| Both the potential water consumption of plants and their ability to withdraw soil water are necessary in order to estimate actual evapotranspiration and to predict irrigation timing and amount. In relating to root water uptake the threshold value at which plants reducing evapotranspiration is an important parameter. Since transpiration is linearly correlated to dry matter production, under the condition that the AET/PET-Quotient is smaller than 1.0 (de Wit 1958, Tanner & Sinclair 1983), the dry matter production begins to decline too. Plants respond to drought with biochemical, physiological and morphological modifications in order to avoid damages, for instance by increasing the root water uptake.
The objective of the study is to determine threshold values of soil water content and pressure head respectively for different field and vegetable plants with lysimeter measurements and to derive so called reduction functions.
Both parameter, potenzial water demand in several growth stages and threshold value of soil water content or pressure head can be determined with weighable field lysimeter. The threshold value is reached, when the evapotranspiration under natural rainfall condition (AET) drop clearly (0.8 PET) below the value under well watered condition (PET).
Basis for the presented results is the lysimeter plant Buttelstedt of the Thuringian State Institute of Agriculture. It consist of two lysimeter cellars, each with two weighable monolithic lysimeters. The lysimeter are 2.5 m deep with a surface area of 2 m2 to allow a non-restrictive root growth and to arrange a representative number of plants. The weighing accuracy amounts to 0.05 mm. The percolating water is collected by ceramic suction cups with suction up to 0.3 MPa at a depth of 2.3 m.
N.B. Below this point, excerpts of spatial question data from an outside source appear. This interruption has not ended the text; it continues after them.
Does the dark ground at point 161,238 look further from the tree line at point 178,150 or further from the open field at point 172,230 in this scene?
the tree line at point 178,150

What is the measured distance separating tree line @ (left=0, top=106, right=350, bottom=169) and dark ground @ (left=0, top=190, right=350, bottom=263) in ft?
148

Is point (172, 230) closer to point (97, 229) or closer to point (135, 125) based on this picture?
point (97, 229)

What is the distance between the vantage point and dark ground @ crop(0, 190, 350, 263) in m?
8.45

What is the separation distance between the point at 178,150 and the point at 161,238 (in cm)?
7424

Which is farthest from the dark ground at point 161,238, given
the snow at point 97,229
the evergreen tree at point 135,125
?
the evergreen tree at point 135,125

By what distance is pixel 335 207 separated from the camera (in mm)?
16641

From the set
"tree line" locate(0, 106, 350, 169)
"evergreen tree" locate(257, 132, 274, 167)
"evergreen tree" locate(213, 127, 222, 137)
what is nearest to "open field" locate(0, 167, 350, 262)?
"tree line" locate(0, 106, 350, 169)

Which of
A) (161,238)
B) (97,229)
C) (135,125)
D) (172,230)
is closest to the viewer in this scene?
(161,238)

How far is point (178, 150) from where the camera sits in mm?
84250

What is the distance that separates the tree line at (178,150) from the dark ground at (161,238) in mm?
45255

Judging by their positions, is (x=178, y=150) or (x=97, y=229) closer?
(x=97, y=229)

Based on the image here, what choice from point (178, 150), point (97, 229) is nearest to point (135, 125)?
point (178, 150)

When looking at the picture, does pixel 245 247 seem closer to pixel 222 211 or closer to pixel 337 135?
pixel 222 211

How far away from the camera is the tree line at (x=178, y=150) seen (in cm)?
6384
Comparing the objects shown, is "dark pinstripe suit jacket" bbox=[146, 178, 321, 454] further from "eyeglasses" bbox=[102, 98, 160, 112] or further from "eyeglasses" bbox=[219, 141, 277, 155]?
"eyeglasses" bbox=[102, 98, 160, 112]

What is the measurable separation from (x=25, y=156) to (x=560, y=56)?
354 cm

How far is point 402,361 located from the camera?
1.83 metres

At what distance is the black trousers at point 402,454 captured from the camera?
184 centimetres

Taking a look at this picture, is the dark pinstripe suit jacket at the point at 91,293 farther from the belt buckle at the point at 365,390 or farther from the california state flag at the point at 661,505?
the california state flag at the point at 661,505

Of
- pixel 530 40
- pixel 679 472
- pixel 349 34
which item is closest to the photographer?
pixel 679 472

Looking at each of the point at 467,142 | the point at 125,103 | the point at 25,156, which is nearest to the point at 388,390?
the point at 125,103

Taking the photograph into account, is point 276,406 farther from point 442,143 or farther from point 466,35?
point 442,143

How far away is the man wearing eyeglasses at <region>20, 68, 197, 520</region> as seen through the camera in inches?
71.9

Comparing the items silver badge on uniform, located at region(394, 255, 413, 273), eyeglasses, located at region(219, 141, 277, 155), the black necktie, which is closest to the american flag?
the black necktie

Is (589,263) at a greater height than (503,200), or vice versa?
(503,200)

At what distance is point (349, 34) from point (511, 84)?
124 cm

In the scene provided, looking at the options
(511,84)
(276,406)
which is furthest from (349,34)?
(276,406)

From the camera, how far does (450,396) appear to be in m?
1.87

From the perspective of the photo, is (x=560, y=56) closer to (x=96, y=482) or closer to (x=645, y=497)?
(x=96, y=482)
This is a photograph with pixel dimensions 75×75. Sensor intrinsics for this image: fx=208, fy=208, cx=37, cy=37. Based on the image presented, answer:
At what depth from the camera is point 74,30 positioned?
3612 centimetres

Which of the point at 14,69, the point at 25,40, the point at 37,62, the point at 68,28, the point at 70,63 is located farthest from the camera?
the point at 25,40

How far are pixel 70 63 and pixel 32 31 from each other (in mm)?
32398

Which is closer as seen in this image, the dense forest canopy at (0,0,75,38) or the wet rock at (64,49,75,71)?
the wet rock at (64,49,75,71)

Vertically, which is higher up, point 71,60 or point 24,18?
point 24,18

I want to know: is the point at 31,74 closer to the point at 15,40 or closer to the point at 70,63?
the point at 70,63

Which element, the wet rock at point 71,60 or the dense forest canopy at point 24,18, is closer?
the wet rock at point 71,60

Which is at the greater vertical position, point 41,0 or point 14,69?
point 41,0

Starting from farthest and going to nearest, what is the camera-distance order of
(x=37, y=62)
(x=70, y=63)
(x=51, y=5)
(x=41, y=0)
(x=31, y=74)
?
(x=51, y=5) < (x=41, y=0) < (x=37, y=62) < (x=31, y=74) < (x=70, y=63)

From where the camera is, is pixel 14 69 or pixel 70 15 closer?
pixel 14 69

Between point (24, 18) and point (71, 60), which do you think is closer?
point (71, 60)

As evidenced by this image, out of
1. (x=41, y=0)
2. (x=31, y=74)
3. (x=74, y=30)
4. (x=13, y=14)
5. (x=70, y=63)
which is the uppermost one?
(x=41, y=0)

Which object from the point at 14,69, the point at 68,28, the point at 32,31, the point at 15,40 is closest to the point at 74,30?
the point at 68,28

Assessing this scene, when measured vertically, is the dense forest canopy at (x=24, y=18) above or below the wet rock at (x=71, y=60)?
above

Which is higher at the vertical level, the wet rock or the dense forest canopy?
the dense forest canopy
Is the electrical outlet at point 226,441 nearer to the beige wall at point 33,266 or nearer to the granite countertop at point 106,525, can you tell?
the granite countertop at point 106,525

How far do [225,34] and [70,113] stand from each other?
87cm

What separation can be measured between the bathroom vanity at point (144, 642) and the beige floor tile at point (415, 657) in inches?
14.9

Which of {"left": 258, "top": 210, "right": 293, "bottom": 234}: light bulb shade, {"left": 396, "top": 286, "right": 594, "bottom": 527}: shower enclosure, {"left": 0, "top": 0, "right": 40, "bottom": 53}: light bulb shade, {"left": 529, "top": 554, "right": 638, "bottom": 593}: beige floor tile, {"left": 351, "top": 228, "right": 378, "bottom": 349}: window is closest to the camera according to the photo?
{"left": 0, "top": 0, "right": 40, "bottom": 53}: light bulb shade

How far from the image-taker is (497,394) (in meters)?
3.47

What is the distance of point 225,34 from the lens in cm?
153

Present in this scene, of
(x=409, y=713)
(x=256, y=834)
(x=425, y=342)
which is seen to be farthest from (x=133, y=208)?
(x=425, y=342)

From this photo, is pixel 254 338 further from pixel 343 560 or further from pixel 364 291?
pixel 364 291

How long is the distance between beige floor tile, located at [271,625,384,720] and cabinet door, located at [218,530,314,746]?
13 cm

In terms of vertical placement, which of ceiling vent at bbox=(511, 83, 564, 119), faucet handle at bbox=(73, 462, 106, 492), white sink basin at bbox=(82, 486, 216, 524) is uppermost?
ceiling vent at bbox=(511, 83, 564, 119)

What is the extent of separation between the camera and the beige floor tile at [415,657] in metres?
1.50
The soil water content is measured by using neutron probe. One of the two lysimeter cellars represents the will irrigated, the other one the non irrigated and/or reduced irrigated part of field.
The soil is a Haplic Phaeozem with silt-loamy texture developed from loess (water content at wilting point amounts between 0.167 and 0.270 cm3/cm3 and at field capacity (0.03 MPa) between 0.286 and 0.342 cm3/cm3). The mean annual temperature is 8.2°C and the mean annual precipitation is 550 mm.
Results are as follows: Winter wheat begins to reduce evapotranspiration when the water content in the root zone to a depth of 2.0 m is smaller than 25 % of the available water holding capacity (AWC). That is equal to an amount of soil water of 171 mm. The threshold value of potatoes is 40 % of the AWC to a rooting depth of 0.6 m (49 mm soil water amount). The corresponding value for cabbage is 40 % of the AWC relating to a rooting depth of 1.2 m, for cauli flower 60 % of the AWC relating to a depth of 1.0 m and for onion 80 % of the AWC to a rooting depth of 0.3 m (90, 50 and 5 mm soil water amount). Nevertheless onion attain a maximum rooting depth of 0.9 m. The maximum rooting depths of winter wheat, potatoes, cabbage and cawli flower are 2.0, 1.0, 1.5 und 1.5 m. The date on which the threshold is reached is different, for winter wheat and cabbage just before harvest and for onion in a few days after 8-leaf-stage. However, it is assumed that these values are also the influence of weather reflect, particulary with regard to the transpiration demand of the atmosphere and the amount of rain fall during earlier growth stages which can prefer the development of adaptation mechanism. Although there are great differences between the plant species concerning root water uptake to avoid a decline of biomass production due to drought. |